ここでも第一層が私たちを救ってくれます。Cache-Control が公開の読み取りトラフィックの大半を
エッジへ押し出しているので、Redis も API も苦しんでいる最中でさえ、CDN はキャッシュ済みのコンテンツを
配信し続けます。三つの層が独立しているということは、独立して壊れるということです。すべてを一箇所に
押し込めず切り分ける、その深い理由がここにあります。
6. 得られたチェックリスト
- キャッシュする前に計測する。ボトルネックが DB ではなく API の worker 数なら、 Redis を足しても気分が良くなるだけで、何も救われません。救うのはエッジのキャッシュです。
-
エッジのキャッシュは route ごとに opt-in する。キャッシュのポリシーを他の
decorator(
@Publicなど)から推論してはいけません。デフォルトはno-storeです。 -
「この response は誰にとっても同じか?」と問う。
publicと 打ち込む前にです。答えが「いいえ」または「たぶん違う」なら、privateかno-storeを使います。 -
response の内容に影響するものはすべてキャッシュキーに含める。URL、
ホスト名、あるいは
Varyを通じてです。multi-tenant のシステムでは、tenant をパスか ホスト名に置いてください。Varyの設定が常に正しいことに賭けてはいけません。 -
ホットなキーはすべて
wrap(single-flight)を通す。stampede 対策の無い ホットなキーは、TTL が切れる瞬間にちょうど合わせて仕掛けられた時限爆弾です。 -
KEYS/SCANではなく version で invalidate する。INCRは O(1) ですが、keyspace の走査はそうではなく、KEYSは Redis 全体を止めます。 一つの tenant が別の tenant のキャッシュを冷やさないよう、version は tenant ごとに分けます。 - fail-open し、そしてそれを訓練する。Redis の呼び出しにはすべて DB へ降りる フォールバックの分岐があります。実際の負荷をかけた staging で Redis を落としてみる。システムが落ちるなら、 あなたのキャッシュは静かに真実の源になっています。
結論
三つの層、三つの切り分けられた役割。Cache-Control は最大の読み取り負荷を引き受けますが、
一度送った response は取り戻せないため、最も慎重さを要する層でもあります。wrap を伴う Redis は
PostgreSQL を守り、キャッシュが切れたときに多数の request が DB に一斉に降りるのを防ぎます。version key は
keyspace を走査せずに、ほぼ即時の invalidation を可能にします。そのすべての根底にあるのは、たった一つの原則です。

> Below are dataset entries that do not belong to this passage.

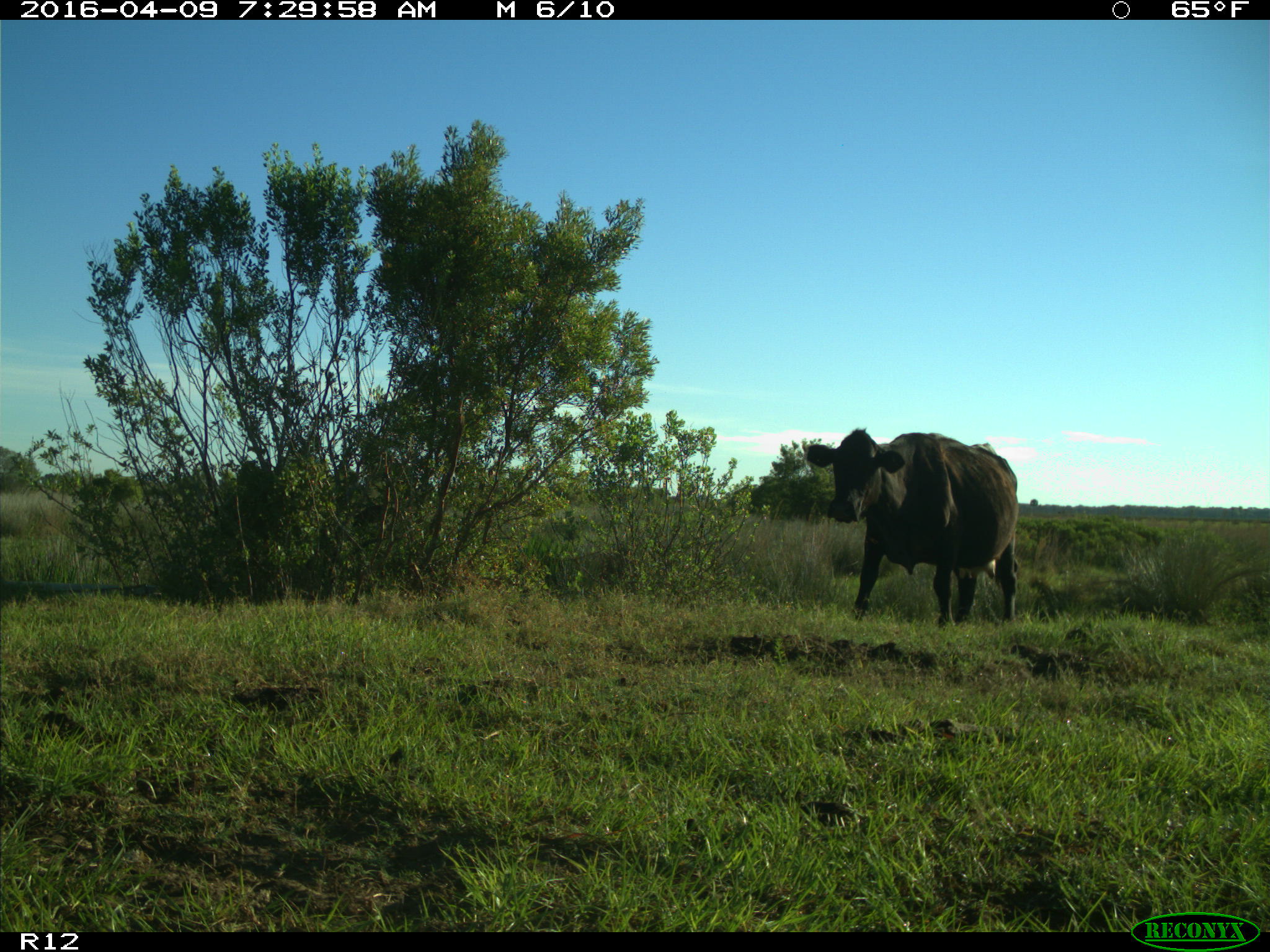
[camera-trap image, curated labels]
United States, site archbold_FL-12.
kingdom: Animalia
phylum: Chordata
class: Mammalia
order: Artiodactyla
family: Bovidae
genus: Bos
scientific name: Bos taurus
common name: domestic cow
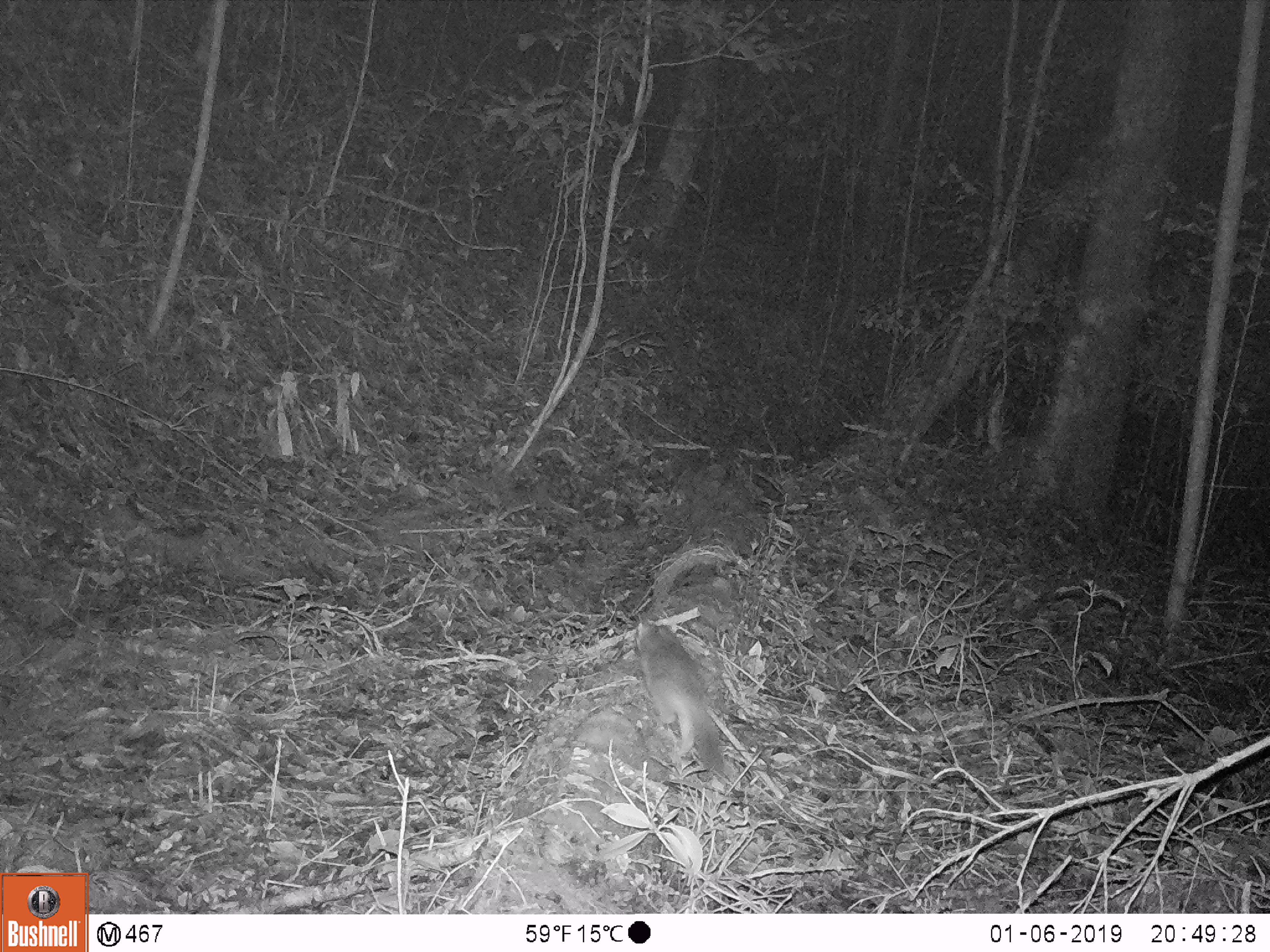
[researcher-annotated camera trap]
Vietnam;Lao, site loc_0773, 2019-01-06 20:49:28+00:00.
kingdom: Animalia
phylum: Chordata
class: Mammalia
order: Carnivora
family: Mustelidae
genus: Melogale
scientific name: Melogale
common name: ferret badger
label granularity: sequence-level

PostgreSQL が真実の源であり、残りはシステムを速くするだけのものだ、ということです。
attempts/:id のインシデントは、私たちが新しいメンバーに今も語り継いでいる話です。キャッシュが
性能だけの問題ではないことを示しています。ヘッダーを一つ置き間違えれば、それはセキュリティの問題になります。
multi-tenant SaaS において、「速い」と「ある人のデータを別の人に配信する」の距離は、たった一語であることが
あります。public です。